* **AUFGABENSTELLUNG**: Gib alle Einträge unten Zeile für Zeile unverändert wieder, lass aber die Bilder weg.

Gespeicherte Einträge
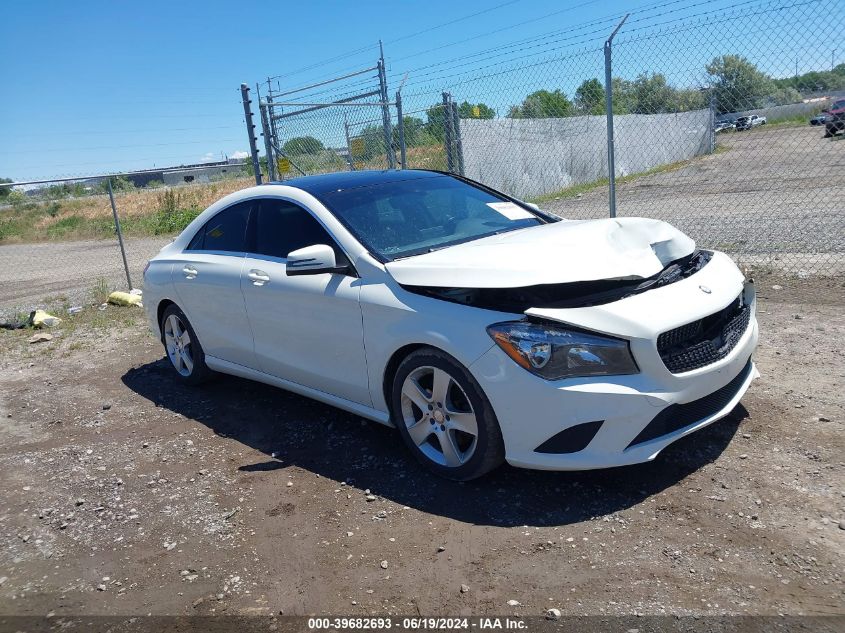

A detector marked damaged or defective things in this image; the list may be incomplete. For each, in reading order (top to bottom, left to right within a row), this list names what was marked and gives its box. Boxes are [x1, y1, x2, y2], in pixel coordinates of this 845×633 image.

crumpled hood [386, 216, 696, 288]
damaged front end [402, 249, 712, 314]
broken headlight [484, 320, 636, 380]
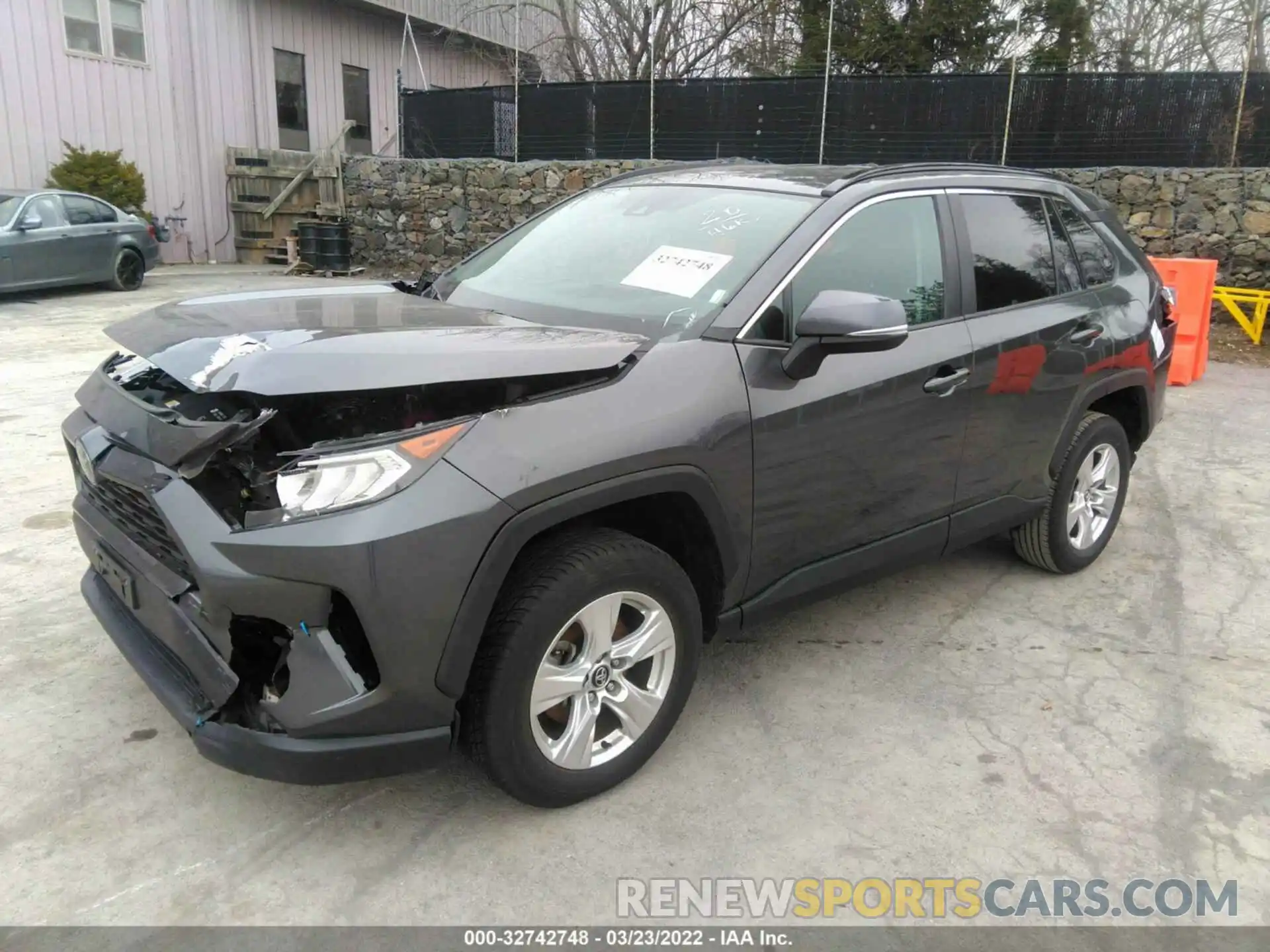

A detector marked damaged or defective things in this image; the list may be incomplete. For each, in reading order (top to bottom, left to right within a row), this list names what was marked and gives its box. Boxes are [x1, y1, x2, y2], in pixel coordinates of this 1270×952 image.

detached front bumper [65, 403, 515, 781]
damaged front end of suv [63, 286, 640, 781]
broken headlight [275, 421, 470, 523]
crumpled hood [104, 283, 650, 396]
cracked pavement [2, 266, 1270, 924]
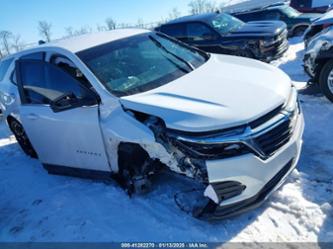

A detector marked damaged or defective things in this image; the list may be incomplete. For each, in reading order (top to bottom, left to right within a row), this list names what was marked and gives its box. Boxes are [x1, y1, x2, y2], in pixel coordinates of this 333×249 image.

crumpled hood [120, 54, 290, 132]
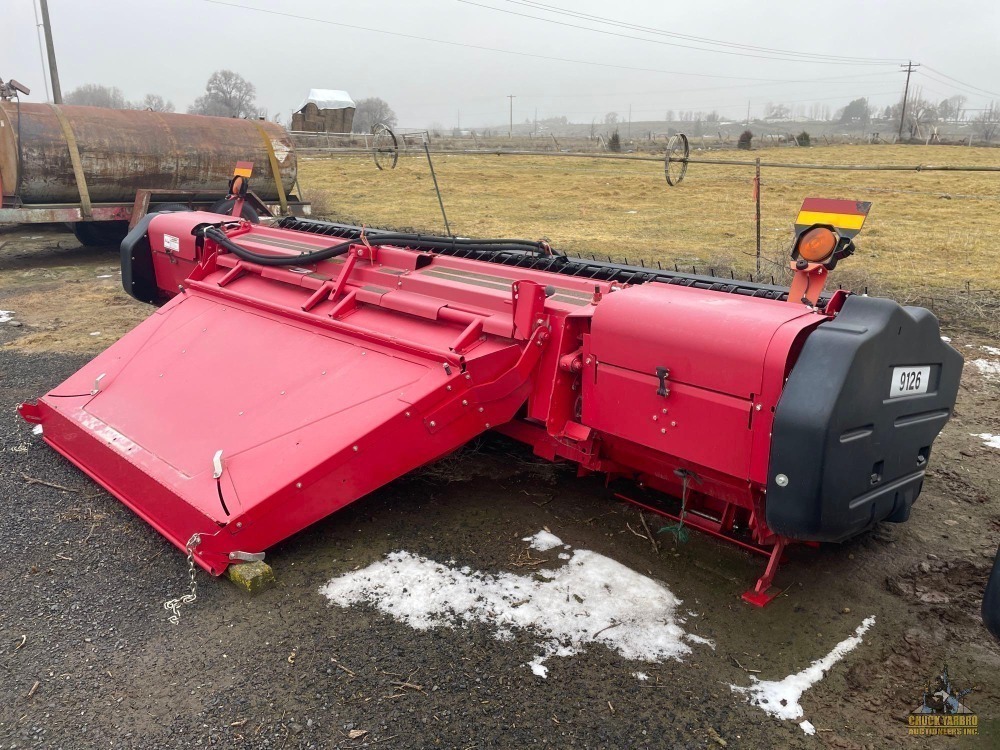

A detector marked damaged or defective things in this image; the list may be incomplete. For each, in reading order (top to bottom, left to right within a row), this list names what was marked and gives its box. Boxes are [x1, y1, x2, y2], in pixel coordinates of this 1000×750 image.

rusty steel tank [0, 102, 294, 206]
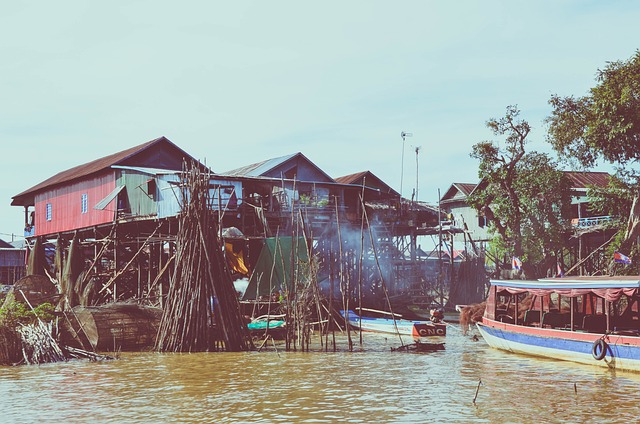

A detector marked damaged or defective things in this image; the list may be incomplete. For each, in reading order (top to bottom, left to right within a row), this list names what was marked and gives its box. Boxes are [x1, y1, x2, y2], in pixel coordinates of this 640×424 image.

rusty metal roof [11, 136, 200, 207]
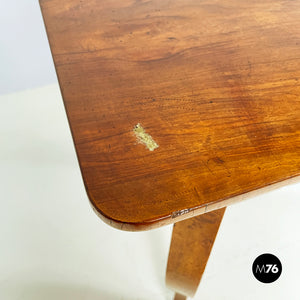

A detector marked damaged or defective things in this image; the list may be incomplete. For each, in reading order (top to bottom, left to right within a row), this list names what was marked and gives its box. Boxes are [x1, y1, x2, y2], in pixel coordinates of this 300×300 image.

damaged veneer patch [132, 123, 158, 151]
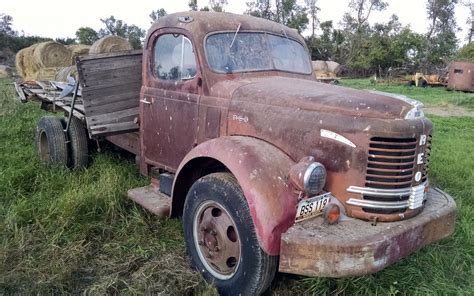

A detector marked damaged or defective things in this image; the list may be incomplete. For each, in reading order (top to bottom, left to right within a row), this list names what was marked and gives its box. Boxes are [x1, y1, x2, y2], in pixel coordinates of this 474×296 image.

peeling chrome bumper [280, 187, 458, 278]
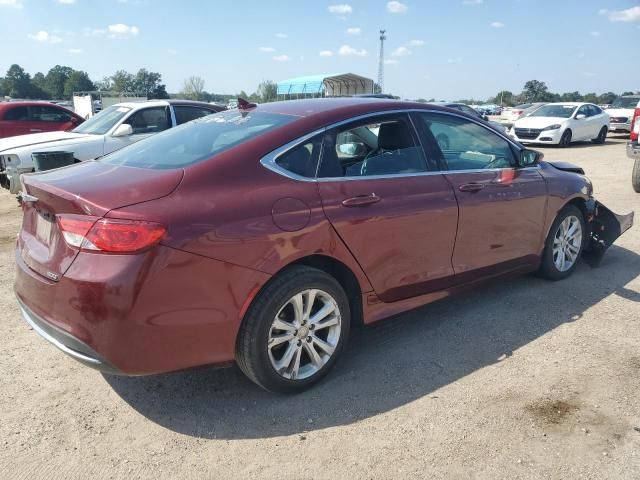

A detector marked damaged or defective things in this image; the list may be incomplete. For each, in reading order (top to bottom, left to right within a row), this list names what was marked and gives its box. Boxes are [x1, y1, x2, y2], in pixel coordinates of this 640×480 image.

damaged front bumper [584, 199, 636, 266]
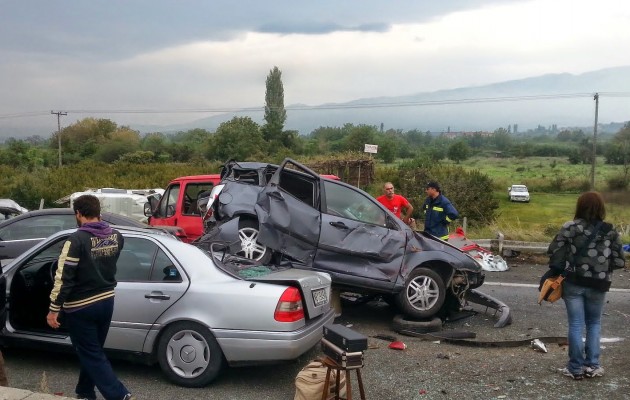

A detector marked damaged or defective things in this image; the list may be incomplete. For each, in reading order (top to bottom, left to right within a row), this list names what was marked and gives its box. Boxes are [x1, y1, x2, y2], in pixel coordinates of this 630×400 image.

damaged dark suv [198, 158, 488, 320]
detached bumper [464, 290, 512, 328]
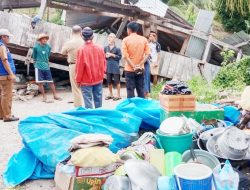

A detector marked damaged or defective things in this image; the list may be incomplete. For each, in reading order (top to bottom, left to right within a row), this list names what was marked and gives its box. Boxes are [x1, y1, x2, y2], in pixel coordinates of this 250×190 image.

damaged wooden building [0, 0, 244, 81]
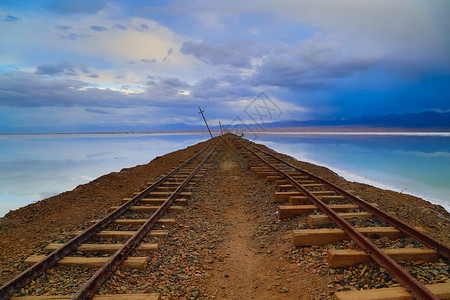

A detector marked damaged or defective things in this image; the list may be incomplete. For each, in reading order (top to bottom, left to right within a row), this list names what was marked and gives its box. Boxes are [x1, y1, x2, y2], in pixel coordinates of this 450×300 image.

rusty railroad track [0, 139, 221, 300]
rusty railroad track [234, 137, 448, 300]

* **LÖSUNG**:
A detector marked damaged or defective things in this image; the list may be incomplete. For each, in reading order (top to bottom, left to right within a row), this list names what was marked and gives its box. Boxes are [x1, y1, x2, y2], in pixel coordinates of this 845×633 image.

crumpled hood [386, 216, 696, 288]
damaged front end [402, 249, 712, 314]
broken headlight [484, 320, 636, 380]

A detector marked damaged or defective things in this image; the list may be incomplete. For each, in reading order (top to bottom, left to right within a row), this list names what was marked and gives its box. Boxes are [x1, y1, x2, y2], in pixel coordinates of this 1270×952 image.

detached front bumper [65, 403, 515, 781]
damaged front end of suv [63, 286, 640, 781]
broken headlight [275, 421, 470, 523]
crumpled hood [104, 283, 650, 396]
cracked pavement [2, 266, 1270, 924]

A detector marked damaged or defective things in this image; the list may be incomplete. For each, in reading order (top to bottom, left to right within a row), this list names what was marked and gives its box. Boxes are [x1, y1, x2, y2], in pixel coordinates of this 333×249 image.

crumpled hood [120, 54, 290, 132]

A detector marked damaged or defective things in this image; the list may be incomplete. For each, in reading order (top to bottom, left to right within a row), this list names what was marked and gives its box. Boxes are [x1, y1, x2, y2], in pixel coordinates of this 1000×750 image.

rusty steel tank [0, 102, 294, 206]

A detector marked damaged or defective things in this image; the list may be incomplete. For each, in reading order (top to bottom, left to right within a row), this list names what was marked and gives its box. Boxes are [x1, y1, x2, y2], in pixel coordinates of this 640×424 image.

rusty metal roof [11, 136, 200, 207]

A detector marked damaged or defective things in this image; the list may be incomplete. For each, in reading order (top to bottom, left to right within a row), this list names what was marked and gives its box. Boxes are [x1, y1, x2, y2], in pixel coordinates of this 300×300 image.

damaged veneer patch [132, 123, 158, 151]

A detector marked damaged or defective things in this image; the list may be incomplete. For each, in reading order (top to bottom, left to right within a row), this list names what was marked and gives its box. Boxes are [x1, y1, x2, y2], in pixel coordinates of this 474×296 image.

peeling chrome bumper [280, 187, 458, 278]

A detector marked damaged or defective things in this image; the list may be incomplete. For each, in reading order (top to bottom, left to right within a row), this list names what was marked and gives its box. Boxes are [x1, y1, x2, y2], in pixel coordinates of this 640×480 image.

damaged front bumper [584, 199, 636, 266]

A detector marked damaged or defective things in this image; the list may be incomplete. For each, in reading order (top to bottom, left to right within a row), this list names what was marked and gives its box. Boxes are [x1, y1, x2, y2], in pixel coordinates of this 630×400 image.

damaged dark suv [198, 158, 488, 320]
detached bumper [464, 290, 512, 328]

A detector marked damaged or defective things in this image; the list may be incomplete. For each, in reading order (top to bottom, left to right within a row), this list names what was marked and gives its box. Boxes are [x1, y1, x2, y2], in pixel coordinates of this 250×190 image.

damaged wooden building [0, 0, 244, 81]

A detector marked damaged or defective things in this image; the list may be incomplete. For each, in reading order (top to bottom, left to right within a row), this list names what was marked and gives its box. Boxes are [x1, y1, x2, y2], in pixel coordinates of this 450×300 image.

rusty railroad track [0, 139, 221, 300]
rusty railroad track [234, 137, 448, 300]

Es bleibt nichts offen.